Uniform Distribution
A type of probability distribution where all outcomes are equally likely.
traintestsplit()
A function in scikit-learn used to split datasets into training and testing sets.
NaNs
Stands for 'Not a Number', representing missing or undefined data in datasets.
Abstract Class
A class that cannot be instantiated on its own and must be subclassed; contains at least one abstract method.
Abstract Method
A method defined in an abstract class that has no implementation and must be implemented by subclasses.
Static Method
A method that does not operate on an instance of the class or require class context.
Instance Method
A method that works on the instance of a class (typically uses 'self').
Concrete Method
A method in a class that has a complete implementation.
.set_index()
A Pandas method that sets a specified column as the index for a DataFrame.
.reset_index()
A Pandas method that resets the index of a DataFrame; drop=True removes the old index.
.loc[]
A Pandas accessor for label-based subsetting, allowing selection by index or column names.
df.groupby()
A method in Pandas that groups data by a column's values and is often used with aggregation functions.
Subset
A filtered portion of a dataset, containing specific rows and/or columns.
Pivot Table
A data processing tool that summarizes and reshapes data in a way similar to Excel pivot tables.
One-Hot Encoding
A method of converting categorical variables into a format suitable for machine learning algorithms.
Training Data
Data used to train a machine learning model, containing examples and known outcomes.
Testing Data
Data used to evaluate the performance of a trained machine learning model.
Model Fitting
The process of training a machine learning model on a dataset to learn patterns.
Feature Engineering
The process of selecting, modifying, or creating features from raw data to improve model performance.
Overfitting
A modeling error that occurs when a model learns noise and details in the training data to an extent that negatively impacts its performance on new data.
Underfitting
A situation where a model is too simple to capture the underlying trend of the data.
Cross-Validation
A method to evaluate model performance by dividing the data into subsets to ensure it generalizes well.
Hyperparameter Tuning
The process of optimizing the parameters that govern the training algorithm of a model.
Bagging
A machine learning ensemble method that helps reduce variance by training multiple models and averaging their predictions.
Boosting
An ensemble technique that adjusts weights of weak learners to minimize errors.
Confusion Matrix
A table used to describe the performance of a classification model, showing true positive, false positive, true negative, and false negative predictions.
AUC-ROC Curve
A performance measurement for classification problems at various threshold settings; ROC is a graphical plot of true positive rate against false positive rate.
Gradient Descent
An optimization algorithm used to minimize the cost function in machine learning.
Regularization
A technique used to prevent overfitting by adding a penalty to the loss function.
Decision Tree
A machine learning model that splits data into branches to make predictions based on feature values.
Random Forest
An ensemble machine learning model that constructs multiple decision trees at training time and outputs the mode of their predictions.

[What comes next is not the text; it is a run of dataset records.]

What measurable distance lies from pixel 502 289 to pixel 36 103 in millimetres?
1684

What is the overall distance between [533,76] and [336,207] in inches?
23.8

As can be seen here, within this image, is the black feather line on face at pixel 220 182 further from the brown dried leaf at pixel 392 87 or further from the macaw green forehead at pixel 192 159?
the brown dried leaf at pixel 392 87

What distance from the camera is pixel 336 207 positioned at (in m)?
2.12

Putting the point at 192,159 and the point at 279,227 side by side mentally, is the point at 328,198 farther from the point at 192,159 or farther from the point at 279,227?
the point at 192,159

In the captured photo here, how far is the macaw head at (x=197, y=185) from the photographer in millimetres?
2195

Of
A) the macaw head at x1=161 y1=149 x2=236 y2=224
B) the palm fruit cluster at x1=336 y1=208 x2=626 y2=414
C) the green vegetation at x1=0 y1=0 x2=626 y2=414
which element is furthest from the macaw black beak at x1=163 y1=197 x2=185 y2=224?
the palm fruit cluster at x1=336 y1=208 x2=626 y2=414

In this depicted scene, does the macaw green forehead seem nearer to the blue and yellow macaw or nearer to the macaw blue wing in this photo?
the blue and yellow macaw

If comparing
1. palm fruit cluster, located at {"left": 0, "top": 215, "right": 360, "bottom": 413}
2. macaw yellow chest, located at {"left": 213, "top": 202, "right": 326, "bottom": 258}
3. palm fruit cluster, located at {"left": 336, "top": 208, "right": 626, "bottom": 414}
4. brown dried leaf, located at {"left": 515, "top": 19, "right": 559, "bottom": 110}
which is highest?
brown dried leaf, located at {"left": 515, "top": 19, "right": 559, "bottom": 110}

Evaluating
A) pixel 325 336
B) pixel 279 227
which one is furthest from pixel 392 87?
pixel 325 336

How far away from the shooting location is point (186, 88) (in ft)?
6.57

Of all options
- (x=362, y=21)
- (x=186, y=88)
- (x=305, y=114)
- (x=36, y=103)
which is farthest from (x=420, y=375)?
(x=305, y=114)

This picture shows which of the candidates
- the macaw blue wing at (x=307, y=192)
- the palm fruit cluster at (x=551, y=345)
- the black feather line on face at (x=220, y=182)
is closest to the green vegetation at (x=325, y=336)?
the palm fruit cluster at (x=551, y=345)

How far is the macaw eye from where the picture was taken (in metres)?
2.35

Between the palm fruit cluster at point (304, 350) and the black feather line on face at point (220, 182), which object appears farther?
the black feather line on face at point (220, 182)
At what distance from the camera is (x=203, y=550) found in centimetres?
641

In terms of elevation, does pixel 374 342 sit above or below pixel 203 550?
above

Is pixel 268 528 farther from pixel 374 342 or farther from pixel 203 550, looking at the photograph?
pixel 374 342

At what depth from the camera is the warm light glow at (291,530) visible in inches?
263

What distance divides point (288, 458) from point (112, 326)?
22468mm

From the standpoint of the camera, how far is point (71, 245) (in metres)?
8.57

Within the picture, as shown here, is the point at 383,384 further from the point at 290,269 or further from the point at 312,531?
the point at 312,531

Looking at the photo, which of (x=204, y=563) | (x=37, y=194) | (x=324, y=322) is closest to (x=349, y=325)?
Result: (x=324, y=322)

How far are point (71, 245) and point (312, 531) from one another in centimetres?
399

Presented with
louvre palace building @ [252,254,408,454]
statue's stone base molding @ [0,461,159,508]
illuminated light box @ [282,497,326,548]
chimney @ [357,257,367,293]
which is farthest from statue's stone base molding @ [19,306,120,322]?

Support Vector Machine (SVM)
A supervised machine learning model that separates data points using hyperplanes to classify them.
Neural Network
A model inspired by the human brain, consisting of interconnected 'neurons' for processing information.
Deep Learning
A subfield of machine learning that uses neural networks with many layers to learn complex patterns.
Transfer Learning
A technique where a pre-trained model is reused on a new problem to improve efficiency or performance.
Feature Importance
A technique to determine which features in a dataset are most influential for making predictions.